Students’ vital lesson in staying alive on our roads

YOUNG people at colleges across Teesside have been the focus of a hard-hitting campaign by the emergency services to help prevent fatalities on the roads.

Over the past few weeks a total of 2,460 students – many of whom are young drivers – have taken part in ‘Learn and Live’ roadshows run by Cleveland Fire Brigade in partnership with Cleveland Police, the North East Ambulance Service and volunteers from the local community.

The initiative is aimed at stopping young people being killed or injured in accidents on the roads, with particular emphasis on crashes caused by young drivers. Such incidents are often due to excessive speed, dangerous overtaking, drink and drugs, not wearing seat belts and driving whilst distracted by things like mobile phones.

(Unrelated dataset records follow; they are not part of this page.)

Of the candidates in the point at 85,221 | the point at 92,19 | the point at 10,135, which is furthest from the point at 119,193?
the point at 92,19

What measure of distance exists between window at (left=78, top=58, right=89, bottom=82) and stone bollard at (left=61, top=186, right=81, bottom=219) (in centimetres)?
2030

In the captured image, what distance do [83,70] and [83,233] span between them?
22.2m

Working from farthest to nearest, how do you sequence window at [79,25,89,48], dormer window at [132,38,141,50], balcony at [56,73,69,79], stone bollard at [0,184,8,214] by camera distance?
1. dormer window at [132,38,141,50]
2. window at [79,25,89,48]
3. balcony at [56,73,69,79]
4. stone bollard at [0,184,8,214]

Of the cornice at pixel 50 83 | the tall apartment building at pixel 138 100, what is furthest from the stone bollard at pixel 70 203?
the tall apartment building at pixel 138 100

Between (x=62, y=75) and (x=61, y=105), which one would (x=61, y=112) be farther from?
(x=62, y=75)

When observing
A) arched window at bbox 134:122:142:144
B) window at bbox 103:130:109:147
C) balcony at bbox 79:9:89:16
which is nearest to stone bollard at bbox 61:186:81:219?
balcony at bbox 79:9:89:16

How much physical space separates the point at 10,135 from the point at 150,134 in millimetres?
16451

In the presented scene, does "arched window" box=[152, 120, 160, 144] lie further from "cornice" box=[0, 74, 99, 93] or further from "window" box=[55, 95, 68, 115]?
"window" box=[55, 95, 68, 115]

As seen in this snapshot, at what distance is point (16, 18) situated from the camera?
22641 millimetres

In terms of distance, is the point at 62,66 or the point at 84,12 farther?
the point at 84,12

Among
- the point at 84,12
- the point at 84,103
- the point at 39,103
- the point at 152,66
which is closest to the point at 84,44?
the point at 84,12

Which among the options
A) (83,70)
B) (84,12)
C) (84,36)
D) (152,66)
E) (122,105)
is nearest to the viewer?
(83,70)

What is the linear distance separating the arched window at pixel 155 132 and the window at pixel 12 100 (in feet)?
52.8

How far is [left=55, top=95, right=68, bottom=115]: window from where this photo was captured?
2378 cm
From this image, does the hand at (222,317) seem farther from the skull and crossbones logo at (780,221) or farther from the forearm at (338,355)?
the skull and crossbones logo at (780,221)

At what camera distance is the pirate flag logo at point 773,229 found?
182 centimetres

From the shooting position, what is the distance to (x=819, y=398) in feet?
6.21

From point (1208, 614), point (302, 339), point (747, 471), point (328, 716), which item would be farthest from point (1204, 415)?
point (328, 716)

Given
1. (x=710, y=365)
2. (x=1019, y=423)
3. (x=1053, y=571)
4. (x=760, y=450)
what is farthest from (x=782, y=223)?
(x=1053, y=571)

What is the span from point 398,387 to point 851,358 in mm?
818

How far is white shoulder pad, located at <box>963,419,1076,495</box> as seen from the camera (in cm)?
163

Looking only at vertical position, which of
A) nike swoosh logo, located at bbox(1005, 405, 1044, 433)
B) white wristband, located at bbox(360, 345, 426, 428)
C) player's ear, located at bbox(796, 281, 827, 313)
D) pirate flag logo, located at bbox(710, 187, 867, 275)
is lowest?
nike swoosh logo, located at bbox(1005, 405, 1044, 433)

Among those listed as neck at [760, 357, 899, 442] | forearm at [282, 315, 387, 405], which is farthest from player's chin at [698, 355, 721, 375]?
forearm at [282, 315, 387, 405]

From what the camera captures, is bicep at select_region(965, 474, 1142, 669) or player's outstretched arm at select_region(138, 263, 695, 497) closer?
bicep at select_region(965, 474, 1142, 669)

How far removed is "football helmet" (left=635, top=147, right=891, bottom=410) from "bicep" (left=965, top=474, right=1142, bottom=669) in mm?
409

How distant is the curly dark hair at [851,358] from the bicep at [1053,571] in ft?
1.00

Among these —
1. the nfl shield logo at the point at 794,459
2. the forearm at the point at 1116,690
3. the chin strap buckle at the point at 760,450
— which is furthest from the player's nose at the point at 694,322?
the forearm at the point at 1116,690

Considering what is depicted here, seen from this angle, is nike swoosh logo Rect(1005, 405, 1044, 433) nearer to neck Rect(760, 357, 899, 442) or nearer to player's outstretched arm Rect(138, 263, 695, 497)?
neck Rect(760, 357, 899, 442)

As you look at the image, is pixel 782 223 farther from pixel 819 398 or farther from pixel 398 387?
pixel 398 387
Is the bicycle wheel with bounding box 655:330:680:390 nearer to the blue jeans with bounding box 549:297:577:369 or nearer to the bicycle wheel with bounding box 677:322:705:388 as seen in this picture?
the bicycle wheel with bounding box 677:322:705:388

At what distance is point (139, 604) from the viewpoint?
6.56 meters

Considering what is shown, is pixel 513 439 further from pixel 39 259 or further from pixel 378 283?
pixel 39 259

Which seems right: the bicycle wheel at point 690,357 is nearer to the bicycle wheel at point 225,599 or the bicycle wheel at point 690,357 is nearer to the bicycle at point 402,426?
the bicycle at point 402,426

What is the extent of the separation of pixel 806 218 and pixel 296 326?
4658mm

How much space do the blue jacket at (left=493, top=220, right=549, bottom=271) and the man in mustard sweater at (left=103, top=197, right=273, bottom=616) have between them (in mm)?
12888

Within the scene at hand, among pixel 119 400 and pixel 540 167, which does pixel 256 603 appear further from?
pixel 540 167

The roadshows feature personal accounts from the emergency services and road safety professionals as well as from people whose lives have been devastated by losing a loved-one in a fatal collision.

They have visited Hartlepool College, Stockton Riverside College, Middlesbrough College and Redcar and Cleveland College and were also invited to deliver a session to employees of Billingham firm Fujifilm, targeting drivers at work. 

Steve Walton, Redcar District Manager at Cleveland Fire Brigade, said: “This is the sixth year that the Learn and Live roadshows have been delivered to what still remains the most vulnerable group of road users.

“Despite significant progress – which has seen fatalities in the 16-24 age group fall from ten in 2004 to none during 2008 to 2010 – sadly 2011 has seen the deaths on Teesside of two young people who were travelling in a vehicle with a teenage driver.

“We make no apology for the fact that our presentations are hard hitting and highlight the consequences of road traffic collisions. We remain absolutely committed to making our roads safer for all types of road user.

“We would like to thank the colleges across Teesside for supporting this initiative and giving us the opportunity to reach so many young people.”